これに対して、「なにが、音楽性だ!そんな訳のワカランもので批判されるなどまっぴら御免。音楽なんてものは所詮は音の運動体。書かれたスコアをどれだけ合理的に音に変換するか、重要なのはテクニックなんだよ!」という声が聞こえてきます。
つまり、日本の演奏家の大部分は、この音楽性云々の指摘に対して、表面上は恐縮しているように振る舞いながら、本音の部分では、こんな指摘なんか「アナクロニズムの産物」と反発しているのです。

まあ言ってみれば、客観的基準では測定不可能な曖昧きわまる音楽性等というもので、自分を評価されたくないのでしょう。

実際、よたよたのテクニックで聞くに耐えないような「老大家」の演奏を「音楽性あふれる演奏」と天まで持ち上げる人も多いのは事実です。
そんな悲惨な演奏を褒めちぎりながら、技術的には何の瑕疵もない自分の演奏を、音楽性に欠けると言って切って捨てられれば、誰だって腹が立ちます。

しかし、音楽がテクニックだけに還元されるものでないことも明らかです。
明らかでない人もいるかもしれないので、もう少し丁寧に言えば、テクニックはあくまでも「手段」であり、決して「目的」ではありません。
聴衆の大部分は、テクニックを楽しむためにコンサートに行くのではなく、そのようなテクニックを駆使して展開される優れた演奏を通して音楽的な感動を得たいがためにコンサート会場に足を運ぶのです。
人はテクニックに感心することはあっても、感動はしないものです。

では、どういうときに感動するのか?
しつこいですが、また繰り返します。
「音楽作品に内包されたイメージが、「私」というフィルターを通して、内面の柔らかい部分に到達しえたときに、強い音楽的感動を覚える」のです。

ですから、演奏家にとって重要なことは、作品に内包されているイメージを的確に把握することです。そしてその把握されたイメージを表現するためにこそ、テクニックは奉仕すべきなのです。
しかしながら、そんな聴衆の中に、コンサートに行ってもテクニックのことばかり気になり、そのことにのみ集中している人も少なくないことを知ってちょっと驚きました。
こういうコンサート通いをする人は、100%演奏に携わっている人です。「ウワァー!あんな難しいところを平然と弾ききったよ、スッゲェ!」なんて思いながらコンサートを終えるんだそうです。

楽器習得の難しさがもたらすもの

そして、さらに問題を突き詰めていくと、「楽器習得の難しさ」という問題に突き当たります。なんだか、突然突飛なことを言い出しますが、これもまた避けては通れない問題です。

実際、楽器というのは難しいものです。どのような楽器にしても、それなりに演奏できるようになるにはそれなりの習練が必要です。

この困難度を数値化するために、「習得のための必要最低時間」と言う概念があります。

◆ ◆ ◆ ◆

-- 短い課題 --
音楽性とテクニックについての文章から、「ですから、演奏家にとって重要」で始まり「を知ってちょっと驚きました。」まで続く部分を一字も変えずに書き写すこと。 記録はこの文章とは関係がない。

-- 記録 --

◆ ◆ ◆ ◆

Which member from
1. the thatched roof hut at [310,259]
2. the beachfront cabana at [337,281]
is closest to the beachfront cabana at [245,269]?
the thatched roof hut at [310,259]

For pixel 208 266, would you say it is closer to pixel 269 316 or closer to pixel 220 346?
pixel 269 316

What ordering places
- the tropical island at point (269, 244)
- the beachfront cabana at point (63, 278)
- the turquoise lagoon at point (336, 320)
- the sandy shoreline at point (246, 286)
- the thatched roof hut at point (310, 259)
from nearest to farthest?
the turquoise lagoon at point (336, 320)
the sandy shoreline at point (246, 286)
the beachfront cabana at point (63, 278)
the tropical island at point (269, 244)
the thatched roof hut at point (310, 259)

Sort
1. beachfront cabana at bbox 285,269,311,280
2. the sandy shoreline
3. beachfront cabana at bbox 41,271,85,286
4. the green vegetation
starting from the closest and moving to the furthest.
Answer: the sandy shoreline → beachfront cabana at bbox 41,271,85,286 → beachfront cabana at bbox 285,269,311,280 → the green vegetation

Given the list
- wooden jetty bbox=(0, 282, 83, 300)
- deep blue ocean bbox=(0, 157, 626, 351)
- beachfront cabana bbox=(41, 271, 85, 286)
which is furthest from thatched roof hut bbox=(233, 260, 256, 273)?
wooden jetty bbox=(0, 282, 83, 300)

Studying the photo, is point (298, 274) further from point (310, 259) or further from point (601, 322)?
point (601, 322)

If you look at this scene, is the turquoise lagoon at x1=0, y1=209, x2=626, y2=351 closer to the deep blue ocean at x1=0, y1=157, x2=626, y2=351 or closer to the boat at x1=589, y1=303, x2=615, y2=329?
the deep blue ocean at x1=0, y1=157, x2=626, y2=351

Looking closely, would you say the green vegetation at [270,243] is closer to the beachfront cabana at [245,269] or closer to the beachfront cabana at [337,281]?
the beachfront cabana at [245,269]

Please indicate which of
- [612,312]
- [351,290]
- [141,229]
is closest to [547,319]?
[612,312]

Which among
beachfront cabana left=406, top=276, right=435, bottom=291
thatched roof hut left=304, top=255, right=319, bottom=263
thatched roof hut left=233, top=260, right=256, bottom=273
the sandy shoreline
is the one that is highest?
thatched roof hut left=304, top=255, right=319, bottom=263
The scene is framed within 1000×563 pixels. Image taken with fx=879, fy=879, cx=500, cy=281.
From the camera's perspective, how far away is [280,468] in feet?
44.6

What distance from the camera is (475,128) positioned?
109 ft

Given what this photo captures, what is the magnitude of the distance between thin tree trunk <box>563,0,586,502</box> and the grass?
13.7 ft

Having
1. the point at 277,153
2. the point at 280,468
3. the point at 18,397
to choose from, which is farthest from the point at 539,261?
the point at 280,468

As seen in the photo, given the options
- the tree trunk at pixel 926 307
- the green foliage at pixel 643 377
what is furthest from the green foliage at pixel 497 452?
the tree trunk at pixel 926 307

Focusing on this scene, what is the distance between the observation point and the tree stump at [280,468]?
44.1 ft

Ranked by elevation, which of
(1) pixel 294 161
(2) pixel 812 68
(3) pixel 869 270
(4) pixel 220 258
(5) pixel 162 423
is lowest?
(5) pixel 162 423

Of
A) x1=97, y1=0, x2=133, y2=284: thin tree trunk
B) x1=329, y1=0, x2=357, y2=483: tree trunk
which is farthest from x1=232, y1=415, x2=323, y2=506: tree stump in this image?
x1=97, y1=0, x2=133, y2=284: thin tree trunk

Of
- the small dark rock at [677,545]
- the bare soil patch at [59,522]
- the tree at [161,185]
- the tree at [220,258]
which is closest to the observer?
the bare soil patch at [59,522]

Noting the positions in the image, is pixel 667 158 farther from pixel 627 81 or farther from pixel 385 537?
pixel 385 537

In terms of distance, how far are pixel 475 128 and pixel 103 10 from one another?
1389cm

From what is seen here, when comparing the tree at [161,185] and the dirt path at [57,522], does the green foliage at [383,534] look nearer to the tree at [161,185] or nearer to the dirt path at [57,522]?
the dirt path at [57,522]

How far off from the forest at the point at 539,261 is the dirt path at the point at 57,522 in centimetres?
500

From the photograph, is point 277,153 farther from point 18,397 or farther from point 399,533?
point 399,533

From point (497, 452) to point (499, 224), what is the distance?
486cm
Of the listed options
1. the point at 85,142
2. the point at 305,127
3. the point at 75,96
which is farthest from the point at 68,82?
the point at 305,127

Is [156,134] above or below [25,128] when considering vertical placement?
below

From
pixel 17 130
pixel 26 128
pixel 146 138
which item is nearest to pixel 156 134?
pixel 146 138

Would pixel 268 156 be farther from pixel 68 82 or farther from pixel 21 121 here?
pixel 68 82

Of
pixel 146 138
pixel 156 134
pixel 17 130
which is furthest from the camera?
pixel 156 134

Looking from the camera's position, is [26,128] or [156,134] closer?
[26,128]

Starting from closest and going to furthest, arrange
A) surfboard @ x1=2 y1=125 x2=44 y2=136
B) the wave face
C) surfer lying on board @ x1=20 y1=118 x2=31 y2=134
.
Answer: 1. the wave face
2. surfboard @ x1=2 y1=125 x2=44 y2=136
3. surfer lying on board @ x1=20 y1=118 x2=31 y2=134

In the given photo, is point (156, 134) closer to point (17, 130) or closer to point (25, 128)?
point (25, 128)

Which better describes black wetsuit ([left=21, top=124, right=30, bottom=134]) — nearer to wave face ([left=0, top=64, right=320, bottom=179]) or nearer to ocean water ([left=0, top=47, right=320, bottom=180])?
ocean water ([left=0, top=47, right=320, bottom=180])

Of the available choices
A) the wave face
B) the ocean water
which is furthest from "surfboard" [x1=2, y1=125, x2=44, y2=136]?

◆ ◆ ◆ ◆

-- 解答全文 --
ですから、演奏家にとって重要なことは、作品に内包されているイメージを的確に把握することです。そしてその把握されたイメージを表現するためにこそ、テクニックは奉仕すべきなのです。
しかしながら、そんな聴衆の中に、コンサートに行ってもテクニックのことばかり気になり、そのことにのみ集中している人も少なくないことを知ってちょっと驚きました。